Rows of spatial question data
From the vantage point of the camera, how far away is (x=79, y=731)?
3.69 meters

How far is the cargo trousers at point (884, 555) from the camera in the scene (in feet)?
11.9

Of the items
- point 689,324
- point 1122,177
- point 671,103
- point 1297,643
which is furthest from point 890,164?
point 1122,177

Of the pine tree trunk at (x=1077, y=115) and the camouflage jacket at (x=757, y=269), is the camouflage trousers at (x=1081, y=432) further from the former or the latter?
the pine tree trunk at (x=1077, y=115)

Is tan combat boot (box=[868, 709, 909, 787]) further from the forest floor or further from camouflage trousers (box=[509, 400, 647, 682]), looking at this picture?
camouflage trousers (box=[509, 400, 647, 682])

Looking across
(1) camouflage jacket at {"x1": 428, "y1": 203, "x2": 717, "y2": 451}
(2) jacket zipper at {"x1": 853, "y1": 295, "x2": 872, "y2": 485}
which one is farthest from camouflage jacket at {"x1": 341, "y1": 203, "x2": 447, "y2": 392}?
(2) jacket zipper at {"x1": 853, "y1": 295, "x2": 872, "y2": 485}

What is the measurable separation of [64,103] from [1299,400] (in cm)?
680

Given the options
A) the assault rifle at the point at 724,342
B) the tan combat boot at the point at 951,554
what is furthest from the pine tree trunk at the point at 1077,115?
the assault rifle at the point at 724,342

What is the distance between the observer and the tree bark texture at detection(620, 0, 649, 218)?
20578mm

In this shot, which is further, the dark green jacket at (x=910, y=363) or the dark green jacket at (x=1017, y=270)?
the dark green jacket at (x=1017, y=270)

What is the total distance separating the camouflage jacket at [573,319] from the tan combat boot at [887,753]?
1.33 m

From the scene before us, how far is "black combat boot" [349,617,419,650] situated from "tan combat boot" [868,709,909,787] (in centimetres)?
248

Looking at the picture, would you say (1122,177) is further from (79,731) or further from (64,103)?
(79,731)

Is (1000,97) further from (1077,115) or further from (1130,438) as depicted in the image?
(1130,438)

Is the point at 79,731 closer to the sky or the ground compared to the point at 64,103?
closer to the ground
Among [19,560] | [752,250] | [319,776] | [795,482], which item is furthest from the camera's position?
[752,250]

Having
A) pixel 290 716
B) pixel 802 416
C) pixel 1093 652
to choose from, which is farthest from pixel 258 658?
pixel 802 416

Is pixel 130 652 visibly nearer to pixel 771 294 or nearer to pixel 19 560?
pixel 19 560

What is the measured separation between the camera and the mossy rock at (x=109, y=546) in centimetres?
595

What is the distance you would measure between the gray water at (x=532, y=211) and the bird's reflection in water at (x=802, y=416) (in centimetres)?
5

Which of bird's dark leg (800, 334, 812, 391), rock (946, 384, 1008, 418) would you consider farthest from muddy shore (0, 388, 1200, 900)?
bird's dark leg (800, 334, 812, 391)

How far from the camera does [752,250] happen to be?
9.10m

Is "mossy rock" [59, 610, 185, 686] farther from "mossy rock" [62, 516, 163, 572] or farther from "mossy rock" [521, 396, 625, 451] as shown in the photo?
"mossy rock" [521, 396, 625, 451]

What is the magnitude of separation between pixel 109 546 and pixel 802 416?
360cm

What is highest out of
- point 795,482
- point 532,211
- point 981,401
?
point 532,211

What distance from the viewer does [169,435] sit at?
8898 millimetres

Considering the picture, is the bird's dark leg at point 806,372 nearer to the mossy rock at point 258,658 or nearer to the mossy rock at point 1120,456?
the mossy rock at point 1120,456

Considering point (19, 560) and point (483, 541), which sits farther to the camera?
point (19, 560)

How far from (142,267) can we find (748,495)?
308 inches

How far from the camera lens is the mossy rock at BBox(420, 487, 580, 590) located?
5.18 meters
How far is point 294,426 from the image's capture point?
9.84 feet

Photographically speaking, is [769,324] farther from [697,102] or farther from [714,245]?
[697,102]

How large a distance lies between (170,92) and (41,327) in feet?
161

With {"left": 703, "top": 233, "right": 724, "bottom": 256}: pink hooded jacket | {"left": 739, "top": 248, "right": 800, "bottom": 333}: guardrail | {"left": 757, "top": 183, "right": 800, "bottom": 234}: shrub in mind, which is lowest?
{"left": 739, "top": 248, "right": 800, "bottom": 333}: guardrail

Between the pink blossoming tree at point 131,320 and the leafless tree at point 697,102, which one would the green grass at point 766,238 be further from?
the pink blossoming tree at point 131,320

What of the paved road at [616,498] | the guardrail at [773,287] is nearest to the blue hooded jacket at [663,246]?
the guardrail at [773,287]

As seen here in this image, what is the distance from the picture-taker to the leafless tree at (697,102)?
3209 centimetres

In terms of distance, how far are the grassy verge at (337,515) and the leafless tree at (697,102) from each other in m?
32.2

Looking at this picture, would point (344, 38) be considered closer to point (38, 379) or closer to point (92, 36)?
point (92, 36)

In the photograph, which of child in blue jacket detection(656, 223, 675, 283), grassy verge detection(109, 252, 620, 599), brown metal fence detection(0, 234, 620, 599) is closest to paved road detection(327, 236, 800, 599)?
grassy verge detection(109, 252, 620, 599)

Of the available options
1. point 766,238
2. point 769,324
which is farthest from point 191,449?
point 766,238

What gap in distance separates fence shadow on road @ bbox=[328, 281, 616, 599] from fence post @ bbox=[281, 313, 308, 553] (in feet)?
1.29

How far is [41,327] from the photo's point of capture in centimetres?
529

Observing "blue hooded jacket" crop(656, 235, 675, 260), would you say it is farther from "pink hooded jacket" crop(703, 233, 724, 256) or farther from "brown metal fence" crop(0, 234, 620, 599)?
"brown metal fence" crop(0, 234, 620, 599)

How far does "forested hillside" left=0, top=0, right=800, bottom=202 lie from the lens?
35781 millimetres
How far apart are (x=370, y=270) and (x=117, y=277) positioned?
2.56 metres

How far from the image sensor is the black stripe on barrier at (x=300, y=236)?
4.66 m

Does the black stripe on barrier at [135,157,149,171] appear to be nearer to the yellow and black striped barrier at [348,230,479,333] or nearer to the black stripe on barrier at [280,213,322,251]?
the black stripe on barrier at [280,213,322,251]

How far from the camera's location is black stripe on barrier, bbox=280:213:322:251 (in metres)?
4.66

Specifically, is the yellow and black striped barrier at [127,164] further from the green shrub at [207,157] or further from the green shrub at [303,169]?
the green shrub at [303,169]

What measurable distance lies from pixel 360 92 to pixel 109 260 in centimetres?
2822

§ AIM OF THE TASK: In the stretch of the listing from the line containing "How far is point" through the line containing "3209 centimetres", rename "leafless tree" to "bare tree" and give those lines again with nothing else altered.

§ RESPONSE TO THE EXERCISE:
How far is point 294,426 from the image's capture point?
9.84 feet

Photographically speaking, is [769,324] farther from [697,102] or farther from [714,245]?
[697,102]

How large a distance lies between (170,92) and (41,327) in feet?
161

With {"left": 703, "top": 233, "right": 724, "bottom": 256}: pink hooded jacket | {"left": 739, "top": 248, "right": 800, "bottom": 333}: guardrail | {"left": 757, "top": 183, "right": 800, "bottom": 234}: shrub in mind, which is lowest?
{"left": 739, "top": 248, "right": 800, "bottom": 333}: guardrail

Between the pink blossoming tree at point 131,320 and the bare tree at point 697,102, which one would the green grass at point 766,238 be further from?
the pink blossoming tree at point 131,320

What of the paved road at [616,498] | the guardrail at [773,287] is nearest to the blue hooded jacket at [663,246]?
the guardrail at [773,287]

As seen here in this image, what is the distance from the picture-taker to the bare tree at (697,102)?
3209 centimetres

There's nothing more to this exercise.